Have you experienced this same error and how did you solve it?
UTF-8 is backward-compatible with ASCII and can represent any standard Unicode character. The first 128 UTF-8 characters precisely match the first 128 ASCII characters (numbered 0-127), meaning that existing ASCII text is already valid UTF-8. All other characters use two to four bytes.
For characters represented by the 7-bit ASCII character codes, the UTF-8 representation is exactly equivalent to ASCII, allowing transparent round trip migration. Other Unicode characters are represented in UTF-8 by sequences of up to 6 bytes, though most Western European characters require only 2 bytes3.
0xC0, 0xC1, 0xF5, 0xF6, 0xF7, 0xF8, 0xF9, 0xFA, 0xFB, 0xFC, 0xFD, 0xFE, 0xFF are invalid UTF-8 code units. A UTF-8 code unit is 8 bits.
Any text file encoded in ASCII can be decoded as UTF-8 to get exactly the same result.
After doing some debugging I found out the issue occurs when using the ActionDispatch::Request object which happens to have strings that are all coded in ASCII-8BIT, regardless of whether my app is coded in UTF-8 or not. I do not know why this only happens when using a production server on Linux, but I'm going to assume it's some quirk in Ruby or Rails since I was unable to reproduce this error locally. The error occurred specifically because of a line like this:
@current_path = request.env['PATH_INFO']
When this instance variable was printed in the HAML template it caused an error because the string was encoded in ASCII-8BIT instead of UTF-8. To solve this I did the following:
@current_path = request.env['PATH_INFO'].dup.force_encoding(Encoding::UTF_8)

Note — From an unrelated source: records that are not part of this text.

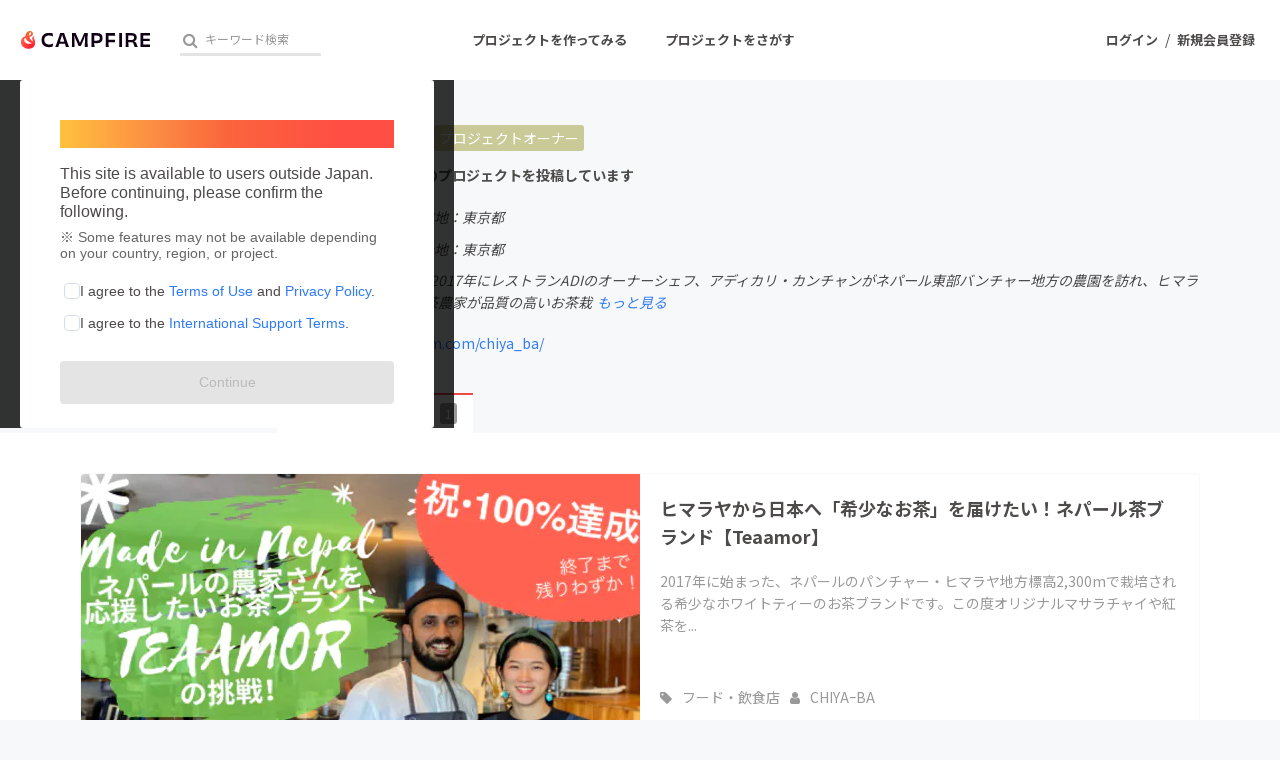

--- FILE ---
content_type: application/javascript
request_url: https://static.camp-fire.jp/assets/pages/profile_projects-317c6c9a4ffb5d64af4f6c0e56af97ce6ff20ecac35d51c98ba197468d87430b.js
body_size: -379
content:
!function(){function s(){return!!e.classList.contains("boxes1")}var e=document.getElementById("js-boxes-toggle"),i=768;i>=window.innerWidth&&(e.classList.remove("boxes1"),e.classList.add("boxes4")),window.onresize=function(){s()?i>=window.innerWidth&&(e.classList.remove("boxes1"),e.classList.add("boxes4")):i<window.innerWidth&&(e.classList.remove("boxes4"),e.classList.add("boxes1"))}}();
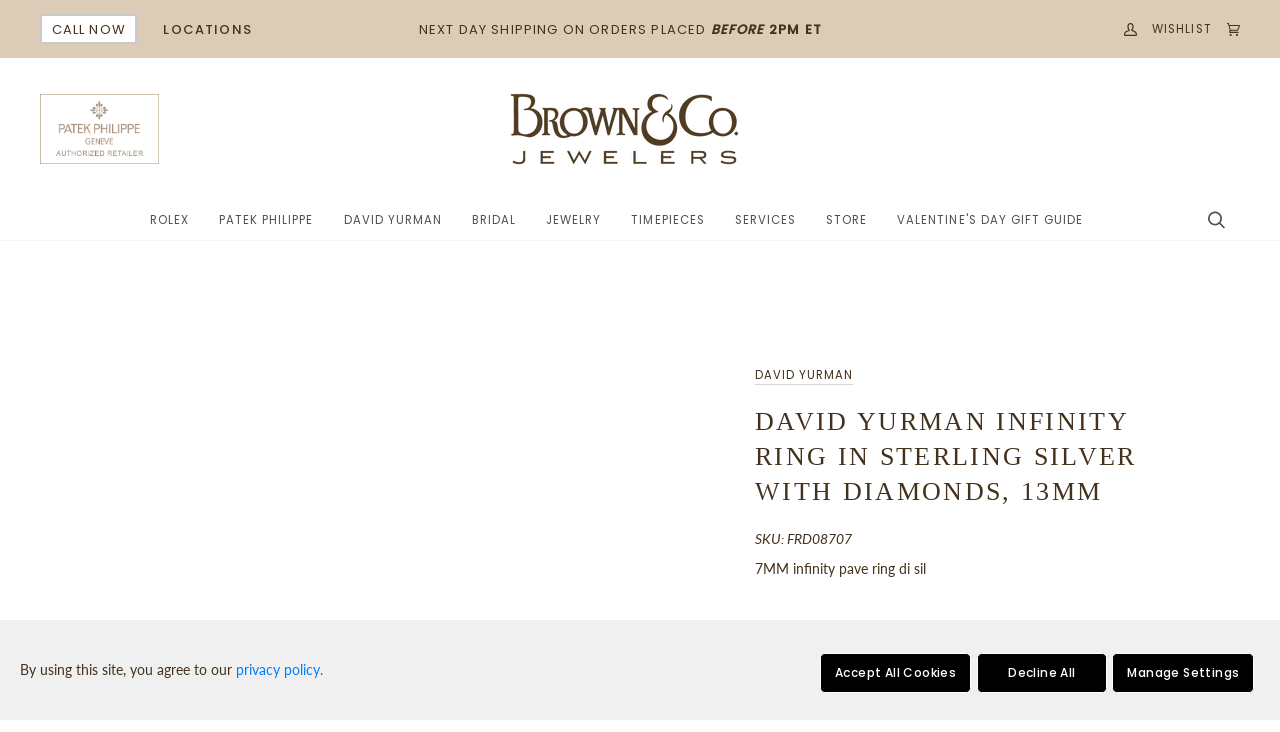

--- FILE ---
content_type: text/css
request_url: https://brownjewelers.com/cdn/shop/t/3/assets/custom.css?v=142128972311044756011738802011
body_size: -811
content:
.swym-button-bar {
  margin: 10px 0 !important;
}
.share__button {
  padding-bottom: 0px !important;
}
.media__thumb {
  height: 90px !important;
  width: 90px !important;
}

--- FILE ---
content_type: text/javascript
request_url: https://brownjewelers.com/cdn/shop/t/3/assets/inquire_btn_anchor.js?v=72915432986960731151738801713
body_size: -346
content:
document.addEventListener("DOMContentLoaded",function(){const accordion=document.querySelectorAll(".accordion-item"),inquire_btn=document.querySelector(".button--inquire"),handleAccordionOpen=()=>{accordion.forEach(element=>{element.querySelector("#product_inquiry")&&(element.classList.add("is-open"),element.getAttribute("open")===null&&element.setAttribute("open",""),console.log(element),element.firstElementChild?(element.firstElementChild.classList.add("is-open"),element.firstElementChild.setAttribute("open","")):console.log("No child element found"))})};inquire_btn.addEventListener("click",function(){handleAccordionOpen()}),document.addEventListener("click",handle)});
//# sourceMappingURL=/cdn/shop/t/3/assets/inquire_btn_anchor.js.map?v=72915432986960731151738801713


--- FILE ---
content_type: application/x-javascript
request_url: https://app.cart-bot.net/public/status/shop/brown-jewelers.myshopify.com.js?1770144363
body_size: -313
content:
var giftbee_settings_updated='1744300654c';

Which forced @current_path to use a duplicated string that was forced into the proper UTF-8 encoding. This error can also occur with other request related data like request.headers.
Mysql could be the source of troublesome ascii. Try putting the following in initializer to at least eliminate this possibility:
require 'mysql'
class Mysql::Result
def encode(value, encoding = "utf-8")
String === value ? value.force_encoding(encoding) : value
end
def each_utf8(&block)
each_orig do |row|
yield row.map {|col| encode(col) }
end
end
alias each_orig each
alias each each_utf8
def each_hash_utf8(&block)
each_hash_orig do |row|
row.each {|k, v| row[k] = encode(v) }
yield(row)
end
end
alias each_hash_orig each_hash
alias each_hash each_hash_utf8
end
edit
This may not be applicable to mysql2 gem. Works for mysql however.